*ACTION ITEM*
There are pictures in the records below; leave them out and set down exactly the lines from the one holding "Download Contempt Book" through the one holding "H And R Homes Remodeling Inc Web Site".
*** SOURCE DATA Section Begins ***
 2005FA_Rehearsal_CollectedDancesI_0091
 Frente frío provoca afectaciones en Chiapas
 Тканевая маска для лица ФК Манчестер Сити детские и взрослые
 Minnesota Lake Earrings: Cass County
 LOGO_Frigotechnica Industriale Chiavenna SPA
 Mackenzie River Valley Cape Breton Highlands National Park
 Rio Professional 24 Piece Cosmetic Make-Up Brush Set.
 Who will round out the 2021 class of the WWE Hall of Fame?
*** SOURCE DATA Section Ends ***
*** SOURCE DATA Section Begins ***
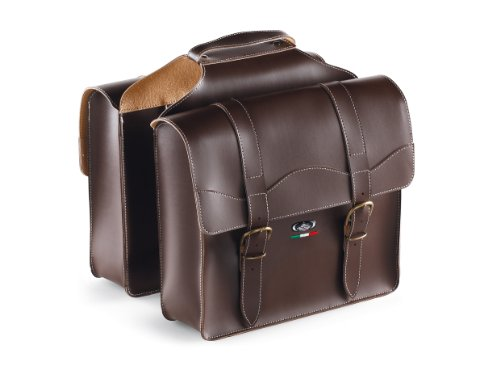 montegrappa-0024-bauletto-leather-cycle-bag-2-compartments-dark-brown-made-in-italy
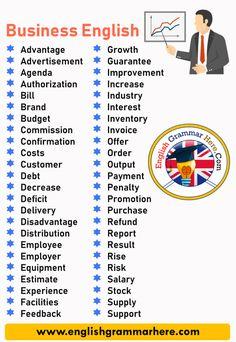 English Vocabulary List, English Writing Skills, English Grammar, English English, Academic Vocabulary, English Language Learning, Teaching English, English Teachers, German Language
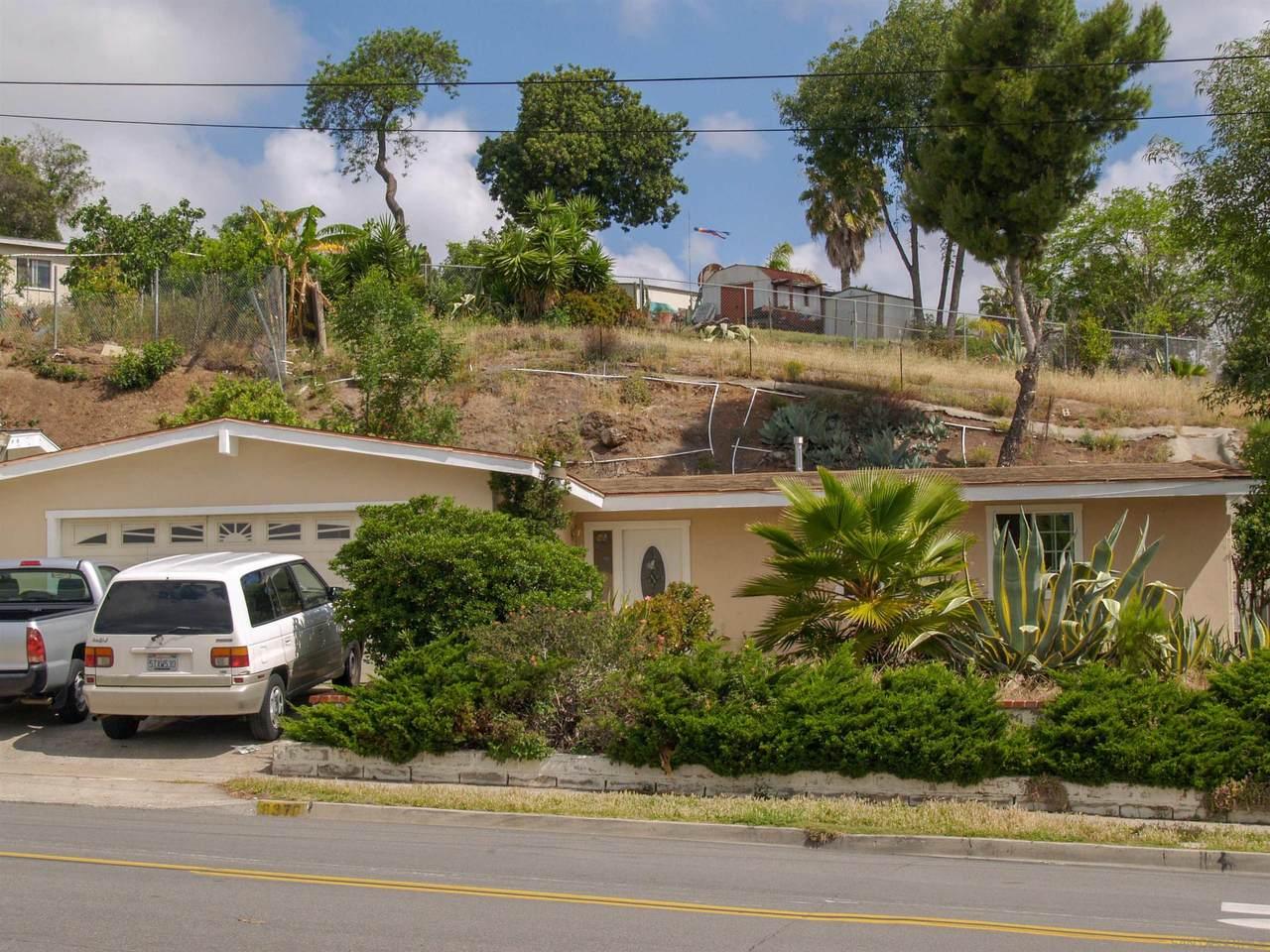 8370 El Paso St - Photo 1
*** SOURCE DATA Section Ends ***
*** SOURCE DATA Section Begins ***
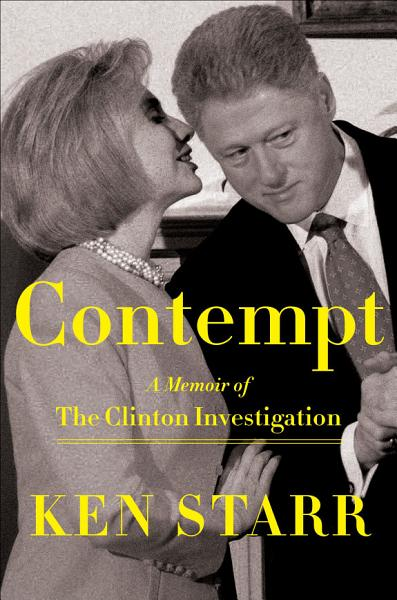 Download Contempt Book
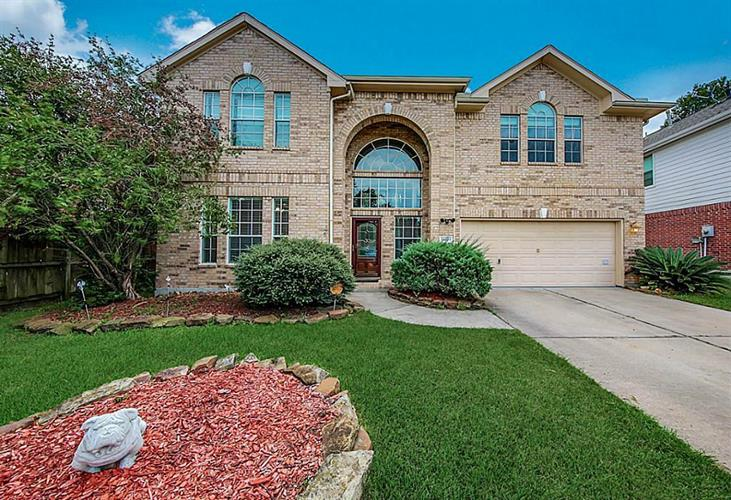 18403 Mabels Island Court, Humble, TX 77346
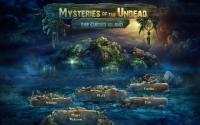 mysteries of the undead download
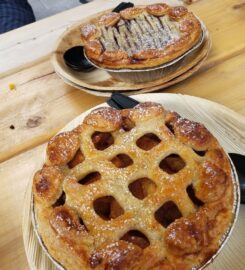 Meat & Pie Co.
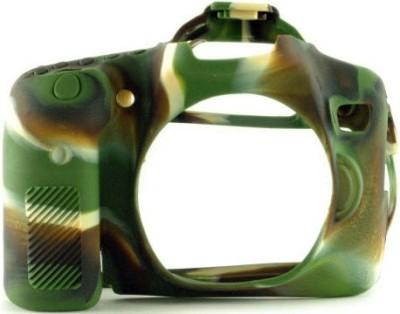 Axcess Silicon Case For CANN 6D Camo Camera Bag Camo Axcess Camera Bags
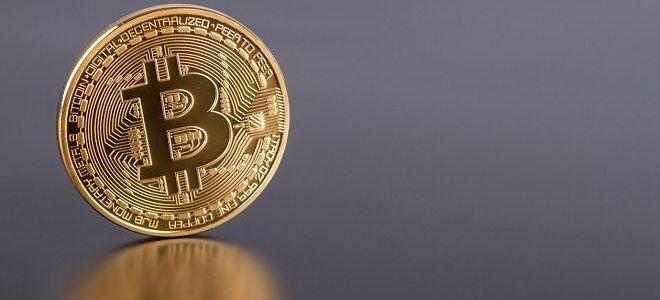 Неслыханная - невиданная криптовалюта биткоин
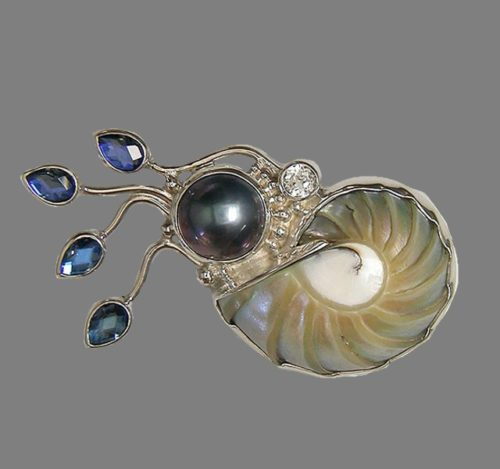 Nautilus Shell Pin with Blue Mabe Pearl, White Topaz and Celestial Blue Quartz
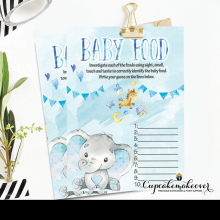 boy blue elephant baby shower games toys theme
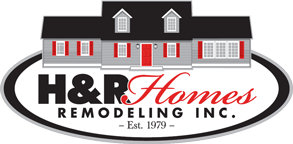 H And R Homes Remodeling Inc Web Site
*** SOURCE DATA Section Ends ***
*RESPONSE BOX*
 Download Contempt Book
 18403 Mabels Island Court, Humble, TX 77346
 mysteries of the undead download
 Meat & Pie Co.
 Axcess Silicon Case For CANN 6D Camo Camera Bag Camo Axcess Camera Bags
 Неслыханная - невиданная криптовалюта биткоин
 Nautilus Shell Pin with Blue Mabe Pearl, White Topaz and Celestial Blue Quartz
 boy blue elephant baby shower games toys theme
 H And R Homes Remodeling Inc Web Site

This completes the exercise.